As I was setting up a chap approached me and we talked for a while. John is a former Chairman of the club and is obviously still heavily involved. We discussed the recent development of the lake, the IFI, fish stocks and other stuff that anglers love to chat about. John had some jobs to do so he went off and left me to it. I returned to my job in hand and set up a feeder rod and a float rod then settled into the usual tactics. I groundbaited with some crumb, hemp and Sensas ‘Lake’ mixed with a few castors and maggots. Plumbing showed about 5 feet of water in front of my chosen stand and with only a cat’s paw of a wind I was able to fish in comfort. I waited for the first bite…………
A couple of hours had passed and still no signs of a fish. I fed a line about 30 yards out with the feeder and tried both maggot and worm out there without eliciting a single bite. On the float I made mirco adjustments to depth, dropped hook size to an 18, altered the shot from bulk to shirt button for a slower fall and swapped my 4 pound tippet for a cobweb-like 2 pound one. The fish cared not a jot for all this mumbo-jumbo though and despite all my tinkering I was still staring a blank in the face. In the end I decided to make a move to another stand, so gathering up all my goods and chattels I plodded off to one nearer to the track to the car park. Setting up again was the work of only a few minutes and for the second time today I started to feed new swims.
The sun beat down and it grew warmer but nobody told the fish it was a nice day and the rods remained unmolested. As I had covered most of the water up to about 30 yards out with the feeder and the margins using the float I decided it was time to try further out. My feeder rod is not really designed for long casts but I managed to hurl the small feeder about 50 yards out where it landed with a splosh. Minutes passed then, finally, a tentative bite twitched the thin orange tip. I missed it.

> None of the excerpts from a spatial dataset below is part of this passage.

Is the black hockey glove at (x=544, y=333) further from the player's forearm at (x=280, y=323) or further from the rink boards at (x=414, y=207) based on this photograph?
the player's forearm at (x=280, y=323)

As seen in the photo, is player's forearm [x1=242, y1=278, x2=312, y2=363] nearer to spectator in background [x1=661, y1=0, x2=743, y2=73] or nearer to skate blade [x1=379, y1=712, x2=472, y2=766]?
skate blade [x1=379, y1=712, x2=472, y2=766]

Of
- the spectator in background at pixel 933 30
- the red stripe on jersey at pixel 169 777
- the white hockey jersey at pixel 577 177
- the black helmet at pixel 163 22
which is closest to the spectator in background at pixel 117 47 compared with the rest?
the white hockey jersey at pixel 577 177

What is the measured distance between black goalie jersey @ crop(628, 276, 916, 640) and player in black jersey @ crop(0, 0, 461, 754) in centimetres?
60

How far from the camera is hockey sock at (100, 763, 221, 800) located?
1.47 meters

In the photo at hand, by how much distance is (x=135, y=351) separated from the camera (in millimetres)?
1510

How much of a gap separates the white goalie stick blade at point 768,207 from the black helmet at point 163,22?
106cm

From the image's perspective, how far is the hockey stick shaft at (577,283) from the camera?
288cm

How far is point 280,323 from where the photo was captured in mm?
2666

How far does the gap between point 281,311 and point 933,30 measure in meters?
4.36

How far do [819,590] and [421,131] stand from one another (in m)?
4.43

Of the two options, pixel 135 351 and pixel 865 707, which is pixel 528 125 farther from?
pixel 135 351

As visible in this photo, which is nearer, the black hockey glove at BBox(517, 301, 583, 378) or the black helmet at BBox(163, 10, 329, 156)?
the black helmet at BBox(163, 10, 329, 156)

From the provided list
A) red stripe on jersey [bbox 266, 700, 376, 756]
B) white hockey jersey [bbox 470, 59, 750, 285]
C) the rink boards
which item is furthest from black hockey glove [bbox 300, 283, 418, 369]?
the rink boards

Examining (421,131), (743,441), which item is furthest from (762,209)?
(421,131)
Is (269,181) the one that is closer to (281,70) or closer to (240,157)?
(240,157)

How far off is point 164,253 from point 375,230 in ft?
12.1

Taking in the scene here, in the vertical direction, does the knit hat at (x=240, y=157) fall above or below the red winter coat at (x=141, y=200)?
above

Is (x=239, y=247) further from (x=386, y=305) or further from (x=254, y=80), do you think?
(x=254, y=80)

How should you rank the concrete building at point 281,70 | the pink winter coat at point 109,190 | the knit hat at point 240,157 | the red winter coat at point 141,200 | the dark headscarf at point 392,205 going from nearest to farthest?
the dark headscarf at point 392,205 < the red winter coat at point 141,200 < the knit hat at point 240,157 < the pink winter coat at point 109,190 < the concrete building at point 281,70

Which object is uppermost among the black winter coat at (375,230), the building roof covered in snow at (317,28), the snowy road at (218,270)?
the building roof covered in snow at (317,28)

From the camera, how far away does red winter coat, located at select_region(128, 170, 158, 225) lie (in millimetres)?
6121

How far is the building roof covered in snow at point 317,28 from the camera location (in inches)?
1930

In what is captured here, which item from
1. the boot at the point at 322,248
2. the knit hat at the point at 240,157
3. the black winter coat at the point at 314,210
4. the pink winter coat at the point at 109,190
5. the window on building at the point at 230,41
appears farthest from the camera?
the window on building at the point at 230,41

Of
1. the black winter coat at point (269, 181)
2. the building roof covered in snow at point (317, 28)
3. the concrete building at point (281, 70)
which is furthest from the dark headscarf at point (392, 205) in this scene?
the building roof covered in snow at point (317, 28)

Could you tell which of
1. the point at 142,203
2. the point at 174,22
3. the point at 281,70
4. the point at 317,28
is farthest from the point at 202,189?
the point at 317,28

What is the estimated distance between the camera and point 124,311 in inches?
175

Re-baited and the small cage feeder restocked with ground bait, the whole lot was chucked out to the same distant spot. Like something out of ‘groundhog day’ the rod gave the same twitch and I missed that one too! Self-recrimination is a very unsatisfactory business, don’t you think! Off out again sailed the wee feeder and I took stock of what was happening. The feeder rod was now getting bites at distance so there were fish out there. I could not reach them with the float so I took the strategic decision to break down the float rod and set up a second feeder. Just as I cast out the second rod the first one gave a positive jerk and I thankfully lifted into a small fish. A tiny roach was soon wound in, saving the dreaded blank for me.
Fishing on through the afternoon was a pleasant affair with the odd bite (mostly missed), some small roach landed and the sights of an Irish spring to keep me amused. The edges of the lake were alive with frogs, plovers fluttered over the fields and insects, in small numbers, hatched out in the water in front of me. By the time I packed up I had landed 5 wee roach and missed three times that number. All too soon it was time to make tracks for home.
What to make of all that then? While on the face of it 5 tiny roach is a poor day’s fishing I beg to differ. The water was very, very cold, bright sunshine, while welcomed by me is not the best overhead conditions. It was my first visit to the lake and I knew nothing about it. My maggots had been in the ‘fridge at home for a week and were turning to castors before my eyes. So there were a few mitigating circumstances in my defense. I really like the look of this lake and will be back to get to know it a bit better once the weather warms up. If today was indicative of where the fish commonly patrol I may need my new 14 foot feeder rod which will handle the distance better. I am suspicious Cloondroon may be home to some good sized roach and bream, it just has that ‘feel’ to it. For now, I am just happy to have been lucky to spend a day there in the sunshine. None of us know what lies ahead in these uncertain times.